2. İslam ve Sol Çalıştay'da İslamcılık ile Müslüman olmanın ayrımına dikkat çekilirken Metin Kayaoğlu, "Kötülüğün cezası kötülüktür diyen Kuran'dan Gandi çıkmasını anlamıyorum" dedi. Polat Alpman ise "Sıradan insanlar metinleri okuyarak inanmaz, teolog değiller" vurgusu yaptı.

2. İslam ve Sol Çalıştayı, ikinci gününde Balat'ta bulunan İnşa Kültürevi'nde gerçekleştirildi. Çalıştaya Halkların Demokratik Partisi (HDP) Milletvekili Hüda Kaya da katıldı.

Oturumdan önce, Kocaeli 1 no'lu F Tipi Hapishanesi'nde siyasi tutsak olan Sami Özbil'in mektubu okundu. Özbil'in mektubundan öne çıkan ifadeler şunlar:

'PEKİ AMA HANGİ İSLAM'
-"Peki ama hangi İslam", şorusunu bir başka yerde tartışmak üzere, İslam ile sosyalizmi bir tutuyor değilim ve böylesi yakıştırmaların aşırı bir öznellik taşıdığına inanıyorum. Farklı iki siyasal, toplumsal inşayı öngören İslam ve sosyalizmi birbirinin kapı komşusu saymak, sanırım daha eşit ve rahat bir etkileşimin önünü açacaktır.

-Türkiye'deki devrim hareketine katıldığımda Politzer'in felsefe notlarındaki iptidailikle cebelleşirken bu nevi kitapların sosyalizm mücadelesine katılımı engellediğini düşündüm. Muhtemelen pek çok genç, 'felsefenin ilk sorusu' uydurmacılığı üzerinden üretilen "İnsan mı tanrıyı yarattı tanrı mı insanı; ilk soru budur" şablonu yüzünden sosyalizmden uzaklaşmakla kalmadı, sosyalizmi din karşıtı olarak etiketledi ve bayraktarlığını "burjuvazinin" yaptığı din karşıtlığı devrimcilere kilitlendi. Türkiye'deki sıralı iktidarların tamamının o bakış açısına teşekkür borcu bulunuyor.

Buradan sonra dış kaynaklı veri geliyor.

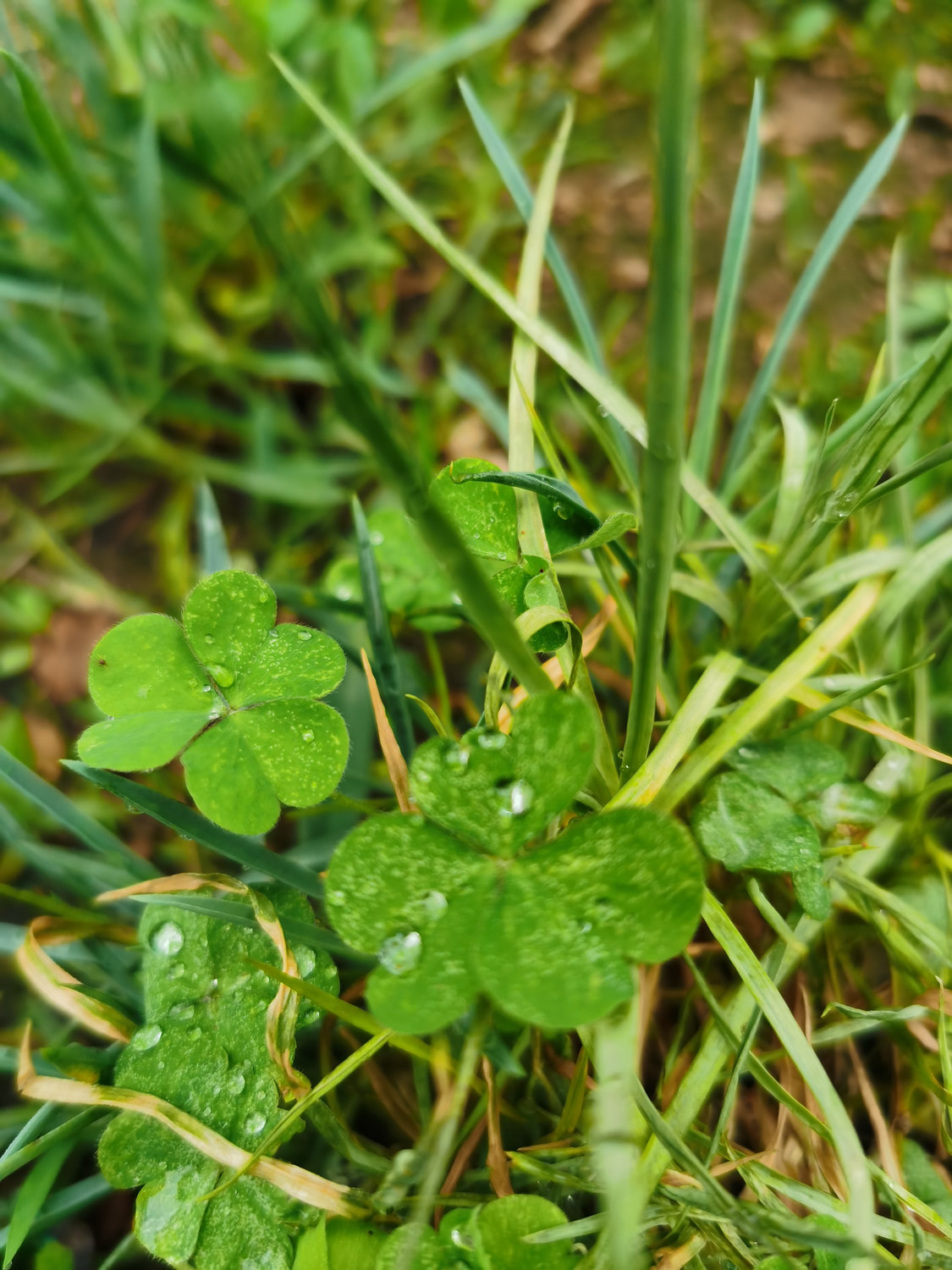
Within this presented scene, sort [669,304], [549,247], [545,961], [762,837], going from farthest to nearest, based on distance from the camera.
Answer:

-Nihayet bütün dinler bir çürüme, bozulma ve kaos ortamına zuhur eden tarihsel devrimlerdi. Hz. Muhammed'in devrimi aynı zamanda başarıya ulaşan bir siyasal devrimdir ve döneminde yaşasam onun ordusuna katılır yahut o devrimin fikirlerini topluma taşımaya çalışırdım. Lenin'in bir başka vesileyle söylediği gibi sosyalizm insanlığın geçmiş bütün birikimine açık ve aynı zamanda onu içeren bir siyasal- toplumsal anlayışa sahiptir. Hz. Muhammed'in "Biz kendimizden önceki doğrulan tasdik, eksikleri tamamlamaya geldik" ifadesiyle katıldığım yaklaşım arasında büyük bir örtüşme olduğuna inanıyorum.

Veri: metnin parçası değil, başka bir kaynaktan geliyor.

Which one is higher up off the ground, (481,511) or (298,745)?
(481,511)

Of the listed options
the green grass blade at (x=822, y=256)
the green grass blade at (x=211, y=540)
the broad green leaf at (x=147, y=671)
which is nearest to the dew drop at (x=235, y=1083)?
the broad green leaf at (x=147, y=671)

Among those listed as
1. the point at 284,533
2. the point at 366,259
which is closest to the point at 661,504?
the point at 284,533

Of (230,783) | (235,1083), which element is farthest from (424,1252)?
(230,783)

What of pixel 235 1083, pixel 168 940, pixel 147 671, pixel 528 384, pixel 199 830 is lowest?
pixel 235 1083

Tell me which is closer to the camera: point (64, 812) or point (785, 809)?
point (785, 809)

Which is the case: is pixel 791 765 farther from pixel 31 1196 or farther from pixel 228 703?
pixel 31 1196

-Türkiye'deki sosyalist hareket ise önemli oranda Kemalist modemizmin etkisi altında şekillendi. Elbette Mustafa Suphi'ler yazılarına-seslenişlerine besmeleyle başladı, kişisel düzlemde hassasiyetler hep vardı ancak Kemalizm'i olumlama ve sol Kemalizm ile hısımlık ilişkisi biçimindeki tarihsel eğri kılık kıyafet düzenlemesinden "harf inkılabı"na varasıya kimi düzenlemelerde, sorgulamaksızın, 'kendinde ileri' yan buldu. Durum başörtüsü zulmüne karşı 'Türban" kelimesi üzerinden söz almaya ve tıpkı müstakil bir Kürt özgürlük sorununu inkar etmek için sığınılan "Benim de Kürt arkadaşım var" yüzeyselliği gibi "Benim annem de Türban takıyordu" sıradanlığına vardırıldı.

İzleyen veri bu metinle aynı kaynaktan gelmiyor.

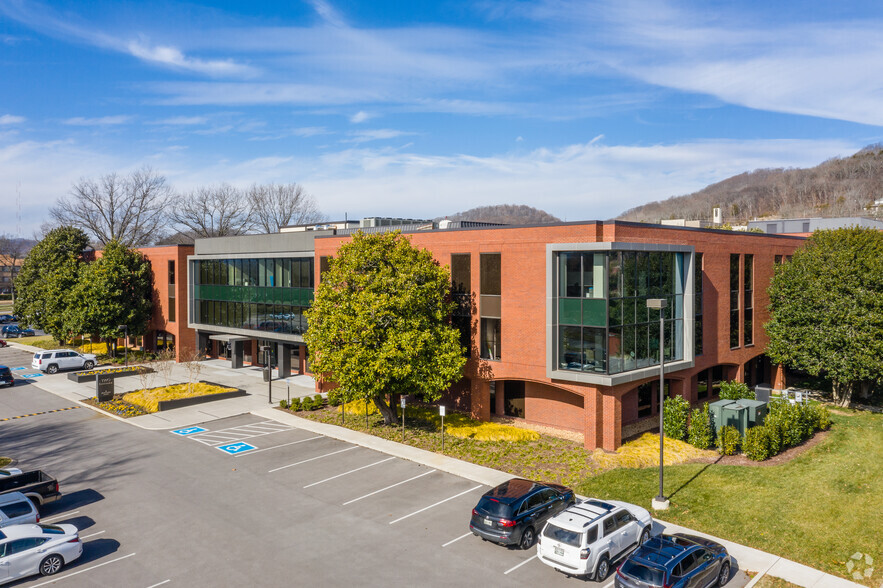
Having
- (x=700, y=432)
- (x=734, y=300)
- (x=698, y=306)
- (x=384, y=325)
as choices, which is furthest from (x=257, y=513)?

-Toplumu bölen, uçlaştıran sesler genellikle daha fazla duyulur. Bugün de politik İslamcılıkla onun düşman ikizi "laikçi" solculuğun sesi daha fazla duyuluyor. Bu karşıtlık iki tarafı birden besliyor. Birinin halkın başına devletçi İslamcılığı bela etmeye çalıştığı, diğerinin kesif bir milliyetçiliğe açıldığı kolaylıkla söylenebilir. Yeniden imal edilmiş türev devlet dinciliği ile yeniden imal edilmiş türev devlet milliyetçilikleri içinden geçtiğimiz dönemin başlıca belalarındadır.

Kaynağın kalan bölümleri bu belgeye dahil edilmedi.